Comme à son habitude, elle s'assure que je sois levé et prêt à 7h30 tapante. Valérie est vraiment protectrice avec moi, mais j'avoue que, parfois, j'aimerais qu'elle me lâche les baskets. Le seul avantage que je tire de tout cela, c'est que ce n'est pas moi qui paie le petit déjeuner.

Aujourd'hui est un jour comme les autres finalement, "où allons-nous déjà ?" lui demandais-je.

"Ah ! Tu vois pourquoi tu as besoin de moi !" s'écria-t-elle. "Tu n'es jamais en mesure de te souvenir de la prochaine destination de cette campagne, Gabjbeig." Répliqua-t-elle, la bouche à moitié pleine du délicieux croissant encore chaud qu'elle a déniché dans la boulangerie du coin. Incroyable croissant cependant.

"C'est quoi cette musique que j'entends ? Gab, ne me dis pas que tu étais encore en train de jouer à FIFA ? Tu as dormi ? Purée. Tu ne prends pas cette campagne au sérieux."

"Alors... oui... bon... j'ai joué... une heure ou deux... ou peut-être trois. Je ne sais plus."

"Si tu ne fais pas attention, dans quelque temps tu auras des cernes tellement grosses que tu ne pourras plus profiter du p'tit déj mon poulet."

Je la regarde un instant, sans répondre, mais je n'en pense pas moins. *N'ai-je pas le droit de m'amuser un peu ? Sérieusement ? En plus, j'ai gagné tous les matchs que j'ai joués. Elle ne sait pas ce que c'est de devoir gérer une équipe entière ou quoi ?*

"Bref. Passons. Aujourd'hui, nous allons à Marseille ! Il va faire chaud, j'espère qu'on aura le time de se faire une petite glace t'en penses quoi ?"

*Hahaha, il n'y a pas que la glace que j'aimerais avoir en bouche.*

"Euh... Ouaip. Grave. On verra comment se déroule la journée, déjà. C'est bientôt la fin de la campagne d'ailleurs, je pense qu'on s'en est bien sorti. Non ?" Répliquais-je.

"Sans déc Gab ? Tu es vraiment le roi pour plomber l'ambiance. On en a déjà parlé, mais puisque tu préfères jouer, tu n'y prêtes pas réellement attention.

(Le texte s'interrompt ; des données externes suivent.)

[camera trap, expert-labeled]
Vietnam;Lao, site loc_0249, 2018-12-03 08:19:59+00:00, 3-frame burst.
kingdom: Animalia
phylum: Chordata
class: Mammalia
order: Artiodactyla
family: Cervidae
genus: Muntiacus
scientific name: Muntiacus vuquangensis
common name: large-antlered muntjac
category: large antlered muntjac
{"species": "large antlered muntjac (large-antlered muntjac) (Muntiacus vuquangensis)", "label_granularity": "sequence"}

La campagne a été compliquée, les Français se sentent de plus en plus délaissés par leur gouvernement. Alors pour obtenir des votes au niveau européen, c'est dur. Très dur... Mmmh."

"Désolée... Je suis super attentif au contraire, mais je...

Je n'ai pas eu le temps de finir ma phrase, qu'elle continua aussitôt avec d'autres réflexions.

"Gab... Je t'adore tu sais... Beaucoup... T'es notre petit chouchou, mais ces dernières semaines, j'ai l'impression que tu  t'égares et que tu perds les pédales. Je te le dis parce qu'à l'Élysée, tu sais comment ils sont. Alors à l'Assemblée, n'en parlons même pas. Beaucoup se demandent encore comment Manu* a pu t'élire, toi, plutôt qu'un autre. Alors j'aimerais que tu te reprennes, que tu fasses un effort, et que tu t'investisses à 3000%, parce que je suis seule à faire tout le boulot." 

*Mais qui elle est, celle-là ? La blagounette qu'elle me fait. Moi je ne suis pas investi ? Tiens tiens. Des bruits qui courent, tu m'étonnes ! C'est pas moi qui se tape une grande figure française.

Garde ça pour toi Gab... Tais-toi... Et acquiesce.*

"Désolé, Val. Tu as raison. Je suis un peu à côté de la plaque ces derniers temps, je pense beaucoup à mon avenir, à mon job, et si nous perdions ces élections ?"

"Je comprends tout à fait et je serai toujours derrière toi pour te soutenir, tu nous as beaucoup surpris, Manu et moi, ainsi que plein d'autres, mais il va falloir continuer à faire tes preuves."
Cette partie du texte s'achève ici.